New Proposed Regulations
The new proposed regulations (herein referred to as the “Proposed Regulations”) are clearly a simplification of the previously complex set of distribution rules. Recognizing that financial and family circumstances could change, the Proposed Regulations generally eliminate the need to fix the amount of the distribution during the taxpayer’s lifetime based on the beneficiary designated on the required beginning date and eliminates the need to elect recalculation or no recalculation of life expectancies at the required beginning date.

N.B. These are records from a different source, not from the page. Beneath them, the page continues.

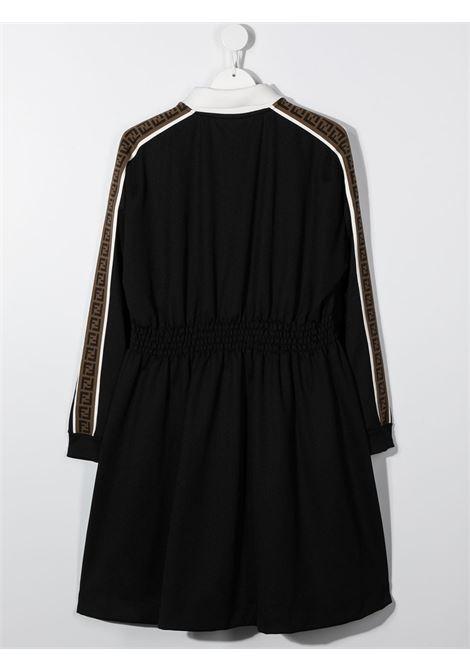 FENDI | Dress | JFB372A69DF0QA1T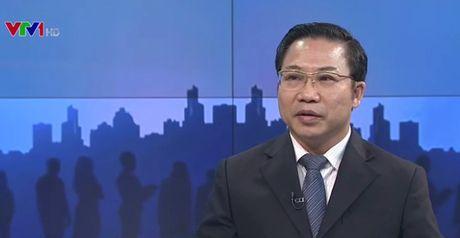 """Neu co che hoan hao, tien luong khong can tang cung da cao"" - Anh 2"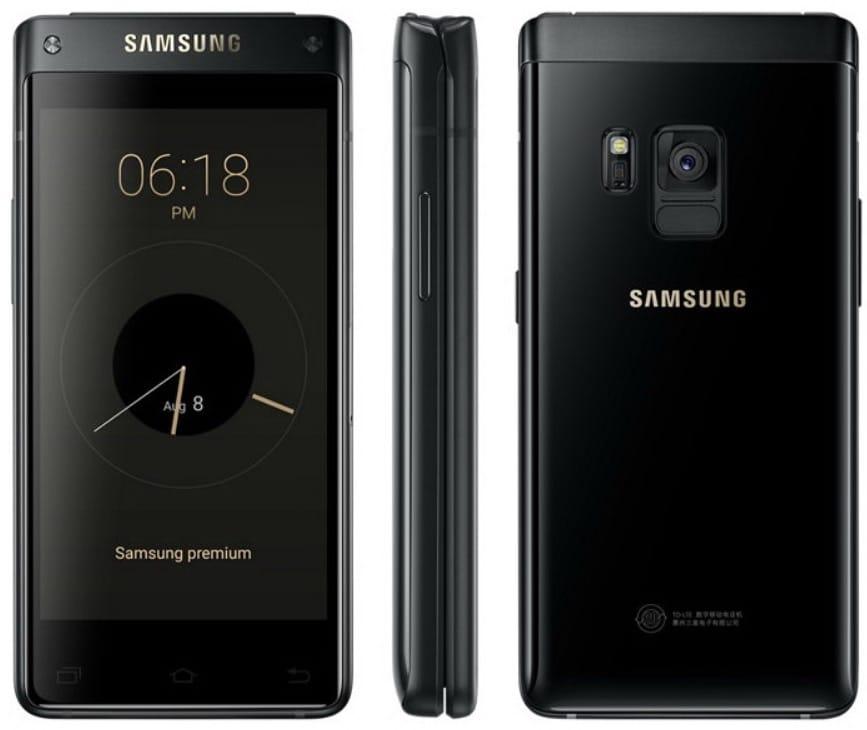 Очень дорогая и эксклюзивная раскладушка Samsung только для Китая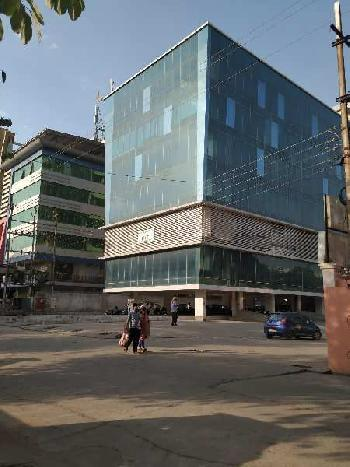 900 Sq.ft. Office Space for Sale in Ring Road No 1, Raipur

For lifetime required distributions, the Proposed Regulations adopt a calculation method using the so-called minimum distribution incidental benefit (MDIB) divisor table, except where the beneficiary is the taxpayer’s spouse and the spouse is more than 10 years younger than the taxpayer. The MDIB table is based on the joint life expectancies of an individual and a survivor 10 years younger at each age beginning at age 70. Using the MDIB table, most taxpayers will be able to determine their required minimum distribution for each year based on nothing more than their current age and their account balance as of the end of the prior year (which IRA trustees report annually to IRA owners). For the majority of taxpayers, required minimum distributions will be reduced as a result of this change.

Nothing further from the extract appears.